38. Dr Fraser could not recall the call to Mrs Cavanagh but confirmed the existence of the letter. She also confirmed that there had been concerns about peer-on-peer sexual activity at the school but that there had been a view among certain social workers that it was what boys did. Her team thought it could be coercive behaviour, but were regarded as “prissy and middle-class”.[12] When asked what in her view distinguished what was going on in Knowl View School from the ‘norm’, she pointed out that a large number of boys were in a residential setting for whom the authorities were responsible, her concern about the level of supervision, and the fact that this behaviour was going on inside and outside the school.
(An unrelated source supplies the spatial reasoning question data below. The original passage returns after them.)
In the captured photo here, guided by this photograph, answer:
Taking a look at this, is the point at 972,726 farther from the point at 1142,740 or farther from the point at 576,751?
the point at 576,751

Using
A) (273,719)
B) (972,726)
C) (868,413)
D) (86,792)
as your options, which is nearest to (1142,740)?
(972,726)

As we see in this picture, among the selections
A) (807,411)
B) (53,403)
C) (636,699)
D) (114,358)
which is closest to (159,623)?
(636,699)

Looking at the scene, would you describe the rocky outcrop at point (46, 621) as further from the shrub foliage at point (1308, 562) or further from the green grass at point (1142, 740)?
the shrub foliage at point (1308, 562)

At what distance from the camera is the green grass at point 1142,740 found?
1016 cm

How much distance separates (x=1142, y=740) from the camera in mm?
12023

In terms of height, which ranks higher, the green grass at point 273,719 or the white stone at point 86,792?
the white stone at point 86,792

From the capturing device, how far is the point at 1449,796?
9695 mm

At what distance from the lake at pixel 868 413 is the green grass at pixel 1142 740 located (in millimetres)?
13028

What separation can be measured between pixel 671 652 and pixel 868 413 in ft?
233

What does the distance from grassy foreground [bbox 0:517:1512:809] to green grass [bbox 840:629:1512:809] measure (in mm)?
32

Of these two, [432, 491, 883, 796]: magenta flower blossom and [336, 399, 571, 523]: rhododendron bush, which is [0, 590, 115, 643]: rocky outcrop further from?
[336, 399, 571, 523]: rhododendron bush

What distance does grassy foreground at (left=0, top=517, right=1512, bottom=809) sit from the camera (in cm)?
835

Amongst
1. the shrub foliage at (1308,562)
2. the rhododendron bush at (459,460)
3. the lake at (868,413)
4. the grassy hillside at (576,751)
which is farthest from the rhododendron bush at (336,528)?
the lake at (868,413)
39. Dr Fraser evidently regarded having direct contact with the Director of Education as a highly significant step for them to have taken. We have no doubt that Dr Fraser and Mrs Scarborough had real concerns about the boys who had been referred to the unit and saw, at once, the obvious issues that those referrals raised. Dr Fraser and Mrs Scarborough have the distinction in this investigation of having recognised the urgent need to address what was happening to the boys, and they sought the involvement of the other agencies. However, despite Dr Fraser’s and Mrs Scarborough’s clear concerns and their contact with Mrs Cavanagh in December 1990 and afterwards, there was no meeting about Knowl View School until 4 March 1991. It would appear that others did not share their sense of urgency.